No a Google News in Europa, sì a Facebook negli Usa. Il mondo dell’editoria, alla ricerca di ricavi, segue strade diverse. Se in Spagna il sito di notizie di Google ha chiuso i battenti dopo la legge che imponeva il pagamento dei diritti sulla pubblicazione degli articoli, negli Stati Uniti New York Times e National Geographic sono vicini all’accordo con il social network.
Con 1,4 miliardi di utenti Facebook è diventato una vitale fonte di traffico per gli editori, soprattutto con la diffusione degli strumenti mobile. Per questo negli ultimi mesi Mark Zuckerberg ha avviato trattative con le media company per ospitare direttamente sui suoi server i contenuti dei siti di quotidiani e periodici. In questo modo i clic non andrebbero ai siti dei quotidiani, che perderebbero audience, ma direttamente a Facebook. Fino a oggi infatti i clic sulle notizie riportavano all’articolo sul sito del New York Times o degli altri giornali.
Secondo Facebook, però, il passaggio dell’utenza dal pc fisso al mobile rende più complicata l’esperienza di lettura delle news. In media il tempo di attesa per consultare una notizia è di circa 8 secondi necessari al browser per collegarsi al sito. Troppo per il mondo mobile. Per questo a Palo Alto hanno pensato di saltare un passaggio ospitando direttamente i contenuti delle media company in cambio di un accordo la divisione degli introiti pubblicitari ancora tutto da definire.
Un incremento marginale della velocità del sito, ha spiegato al New York Times Edward Kim chief executive di SimpleReach società che si occupa dell’analisi dei dati di traffico, generalmente significa un grande incremento del traffico e della soddisfazione degli utenti.
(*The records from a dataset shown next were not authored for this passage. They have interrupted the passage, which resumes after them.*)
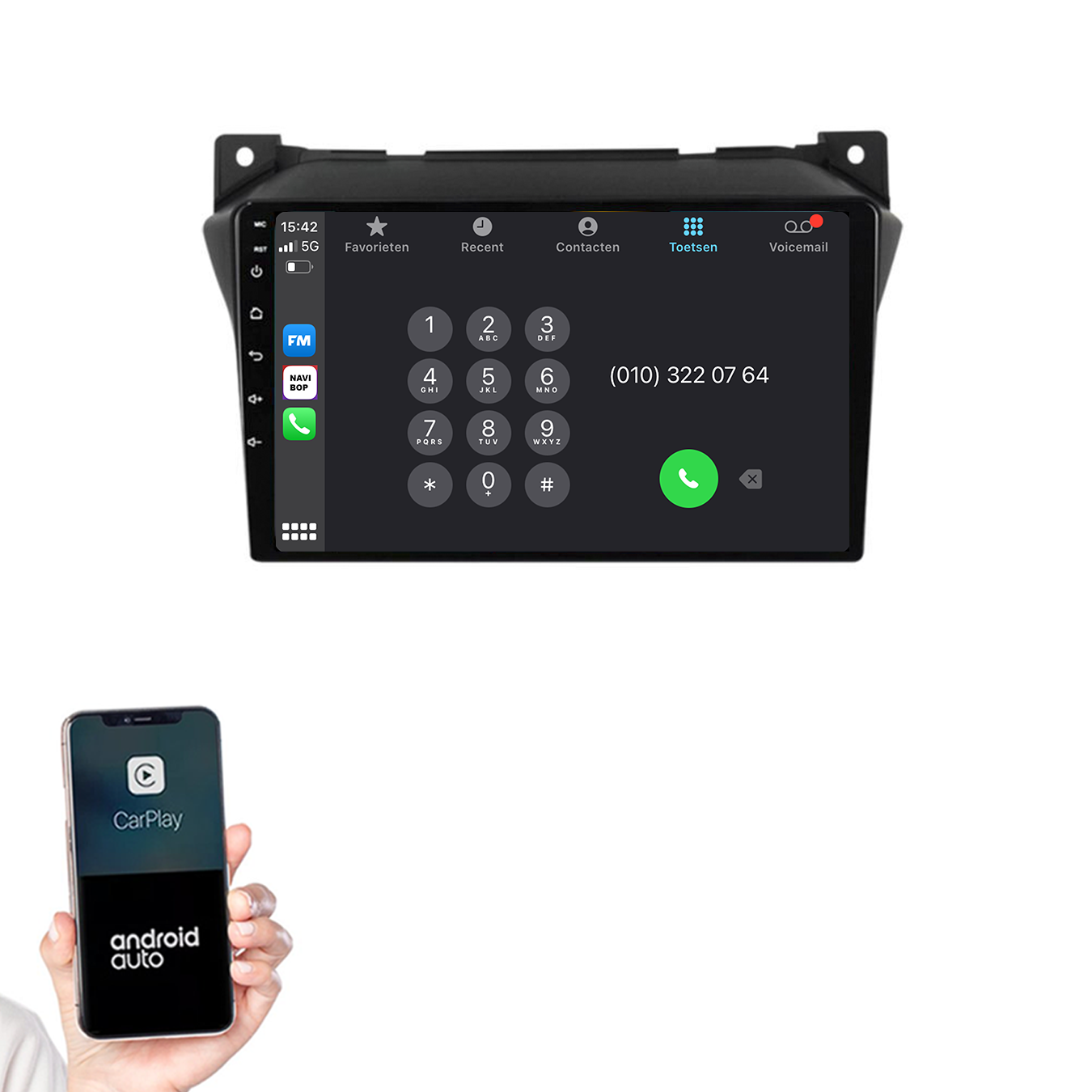 Nissan Pixo | Autoradio | 2009 t/m 2016 | Android 14 | Apple CarPlay & Android Auto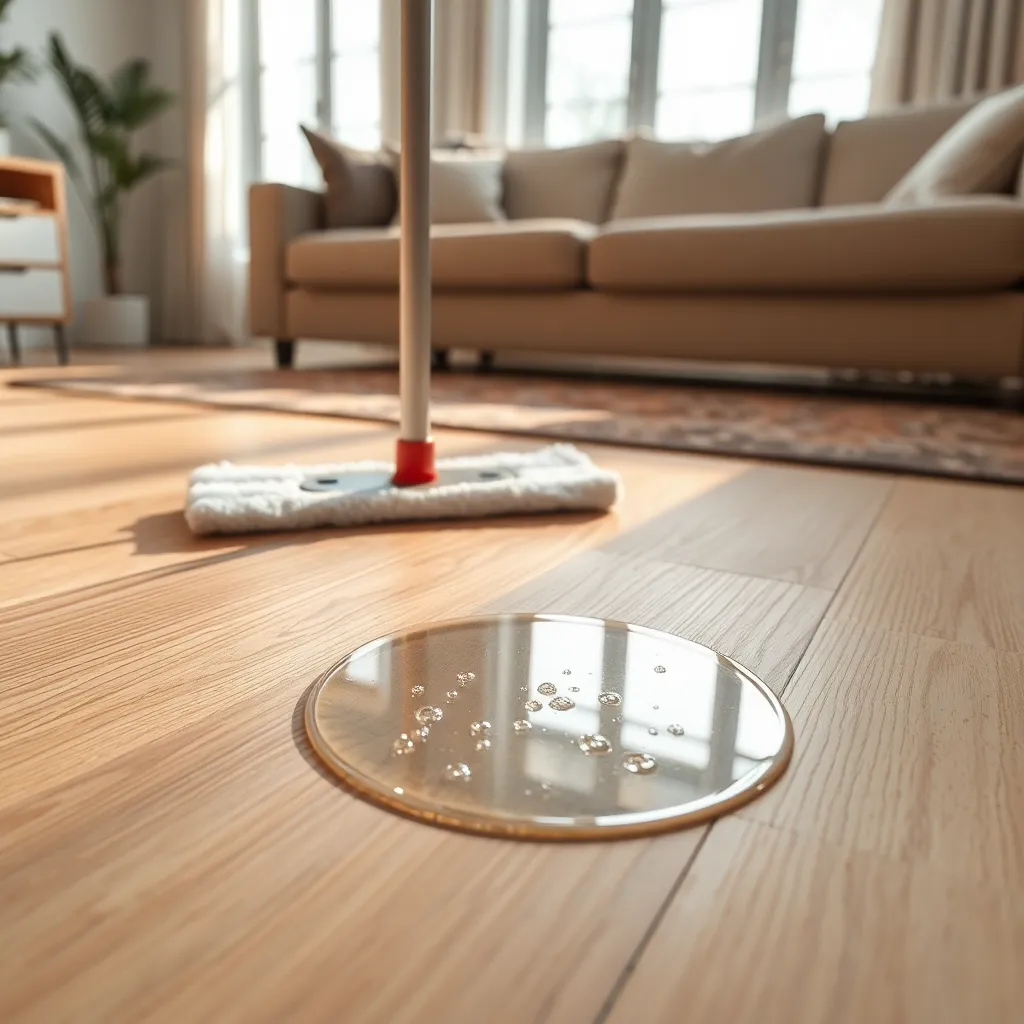 jak czyścić panele podłogowe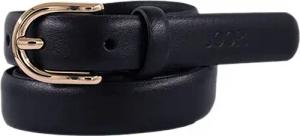 JOOP Ledergürtel Breite 2 cm, mit Gold-Schließe und Logo-Plakette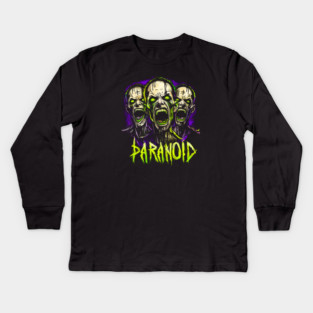 PARANOID Kids Long Sleeve T-Shirt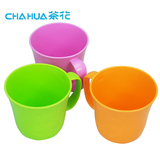 【天猫超市】茶花蝴蝶杯 儿童水杯子 刷牙杯 塑料 颜色随机1495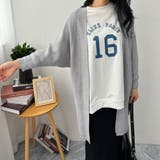 グレー | 暖か上品ボリュームスリーブドルマンニットカーディガン コーディガン カーデ | maison de LATIR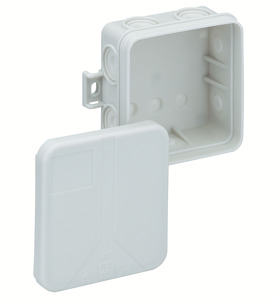 Abzweigdose IP55 max. 2,5mm² IK07 SK II Ui 400VAC VDE hfr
Questo andrebbe a vantaggio del social network, mentre per i publisher l’accordo ha implicazioni differenti. Trasferire i propri utenti sulle pagine del social gli farebbe perdere anche i dati sul proprio pubblico. Inoltre, se BuzzFeed, in lista per la chiusura dell’accordo, da sempre ha cercato di espandere i propri contenuti all’esterno del proprio sito, il New York Times ha scelto la politica del paywall (un certo numero di news sono gratuite e il resto si pagano) che potrebbe risentire dell’accordo con il social network.
Le perplessità non mancano. The Guardian ha accolto freddamente la proposta osservando che si dovrebbe procedere a un accordo globale per l’intera industry dell’editoria che dovrebbe continuare a mantenere il controllo della propria pubblicità anche se i contenuti fossero ospitati da Facebook. Ma il rischio per chi rimane fuori è di vedere i contenuti della concorrenza viaggiare su Fb a velocità maggiore rispetto ai propri.
Da Palo Alto fanno notare però che sono già stati introdotti nuovi strumenti per migliorare i risultati dei contenuti degli editori che possono “targettizzare” gli articoli indirizzandoli a gruppi particolari come per esempio giovani donne che vivono a New York e amano viaggiare. Con la pubblicazione su Fb le media company perderebbero però la pubblicità piazzata sui loro articoli a vantaggio di nuovi formati.
La scelta dei media avviene anche sotto la spinta di un calo di traffico proveniente dalle pagine del social che potrebbe essere addebitato all’aumento dei video. I filmati sono diventati sempre più popolari per utenti e advertiser al punto che Fb ha deciso di offrire la priorità introducendo anche la partenza automatica (che è possibile fermare) dando in questo modo anche un deciso colpo alla capacità delle reti dei provider che hanno dovuto sopportare importanti carichi di traffico.
L’importanza dei video, molto più profittevoli per le entrate pubblicitarie, è tale che nella developer conference che inizierà mercoledì 25 marzo la società dovrebbe presentare nuovi tool per la pubblicità video all’interno di applicazioni realizzate da terze parti. Storicamente Facebook non ha mai adottato la politica del revenue sharing, dividendo gli introiti pubblicitari con i fornitori di contenuti, ma in dicembre ha firmato una prima intesa con la Nhl, la lega del football, per degli spot pubblicitari.